Every Frame Counts

It was just another winter day in Oslo. I went to Storo with my Praktica and 200 ISO Kodak Gold film. It is not easy to find motivation in these winter days, but as I get older I start to reflect on days like this differently. The winter aura, gray, white, black, and sometimes a speck of color here and there, that is the outfit of February in Norway. I decided to focus on that, to believe that this day matters, like every frame of a 36 exposure roll of film.

Being born in the mid 80s gives you a unique perspective on photography. Possibly as a kid, you looked at black and white pictures of your parents, saw your own photos taken by them in color, or even watched slides on a projector. Maybe you even shot a roll or two yourself. And then digital came, easier, cheaper, faster. These days it’s smartphones. Tomorrow, maybe AI… Not everything starts great.

That’s a very broad perspective, where do I fit in it? I’ve used all of the mediums, mostly digital. Or maybe the smartphone camera? It’s hard to tell. If I had to count all the pictures I’ve taken in my life so far, it might be a couple of hundred thousands. How many have you shot? Do you go back to them often? Sometimes I think the huge volume prevents me from returning and selecting my favorite frames. But that’s something else.

Working with extremes. Either no rules, no boundaries, the latest and greatest, best autofocus, best lenses, biggest file sizes, and top dynamic range, or… you can probably guess what’s on the other side of that extreme. Yes, manual settings, manual lenses, and the analog experience of shooting film.

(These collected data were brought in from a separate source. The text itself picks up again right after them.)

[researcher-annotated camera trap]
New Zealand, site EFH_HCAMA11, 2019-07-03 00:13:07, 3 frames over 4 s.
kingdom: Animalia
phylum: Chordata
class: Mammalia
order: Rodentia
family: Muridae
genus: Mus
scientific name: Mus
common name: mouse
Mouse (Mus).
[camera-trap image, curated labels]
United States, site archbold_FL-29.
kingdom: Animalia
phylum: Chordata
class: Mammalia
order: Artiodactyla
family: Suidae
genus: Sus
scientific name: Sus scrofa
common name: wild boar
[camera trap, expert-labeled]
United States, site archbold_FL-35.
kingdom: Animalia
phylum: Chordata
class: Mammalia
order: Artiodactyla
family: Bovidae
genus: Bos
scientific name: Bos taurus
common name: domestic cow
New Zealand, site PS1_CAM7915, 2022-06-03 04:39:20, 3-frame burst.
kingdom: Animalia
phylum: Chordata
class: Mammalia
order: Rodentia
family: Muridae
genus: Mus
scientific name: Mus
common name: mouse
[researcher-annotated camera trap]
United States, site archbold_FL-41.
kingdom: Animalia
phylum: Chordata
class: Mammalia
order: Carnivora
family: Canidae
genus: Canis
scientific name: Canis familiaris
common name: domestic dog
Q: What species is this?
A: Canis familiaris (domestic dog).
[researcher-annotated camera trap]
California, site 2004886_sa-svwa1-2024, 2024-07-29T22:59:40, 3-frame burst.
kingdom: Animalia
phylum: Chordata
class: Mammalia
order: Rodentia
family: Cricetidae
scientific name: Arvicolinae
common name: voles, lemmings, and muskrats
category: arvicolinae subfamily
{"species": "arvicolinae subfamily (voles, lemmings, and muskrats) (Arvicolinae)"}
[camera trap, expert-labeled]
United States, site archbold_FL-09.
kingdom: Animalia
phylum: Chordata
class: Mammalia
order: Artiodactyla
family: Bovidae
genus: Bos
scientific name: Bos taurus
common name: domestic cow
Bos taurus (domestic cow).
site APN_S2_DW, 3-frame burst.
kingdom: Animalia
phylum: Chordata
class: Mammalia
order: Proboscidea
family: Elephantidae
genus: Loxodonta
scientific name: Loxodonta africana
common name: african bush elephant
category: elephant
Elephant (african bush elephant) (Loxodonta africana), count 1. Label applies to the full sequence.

When our memory cards hold more and more capacity, 24 or 36 frames doesn’t sound like much, especially when you consider that some, or even most, of the shots might be bad, unfocused, or simply not interesting. But in the same way, you might end up with surprising shots, unexpected ones, or just happy accidents.

Here’s the catch. Using something so limiting turns you into an observer, a thinker, a planner, something else entirely. You slow down. You set your settings, decide on the shot, and sometimes don’t even take it. So why all this, you might ask? For a person like me, it’s a way to slow down. Not necessarily to take better shots, but to exercise the brain and wander.

For me, the roll starts slowly. I want to spend a couple of hours with it before I send it for developing. I start at some point in the city. The first frames are test shots, testing whether I’ve forgotten how to use a manual camera. After years with digital, it feels like a lot of extra steps.

Focus. Set aperture. Set shutter speed. Advance. Adjust. Shoot.

No checking the back screen. Was it in focus? It teaches you to live with your choices, so with the next frame you become more careful, more curious, more precise, doing all the necessary steps and hoping for the best.

The first few frames are frantic. Then situations, shapes, and colors start to tempt you with compositions. Is it worth another frame? In the middle of the roll, you might almost forget that you’re shooting analog. Check the counter. How many shots left? The closer you get to the end, the more you start to wonder, will there be at least a few good shots on this roll?

You take what feels like the final shot, and there’s still one frame left. The last one. It’s just a formality, but you want to make it count.

And then something unexpected happens.

Camera to eye level. A little smile.

Click.

That was the last one, the unexpected one, the one that brought back the magic.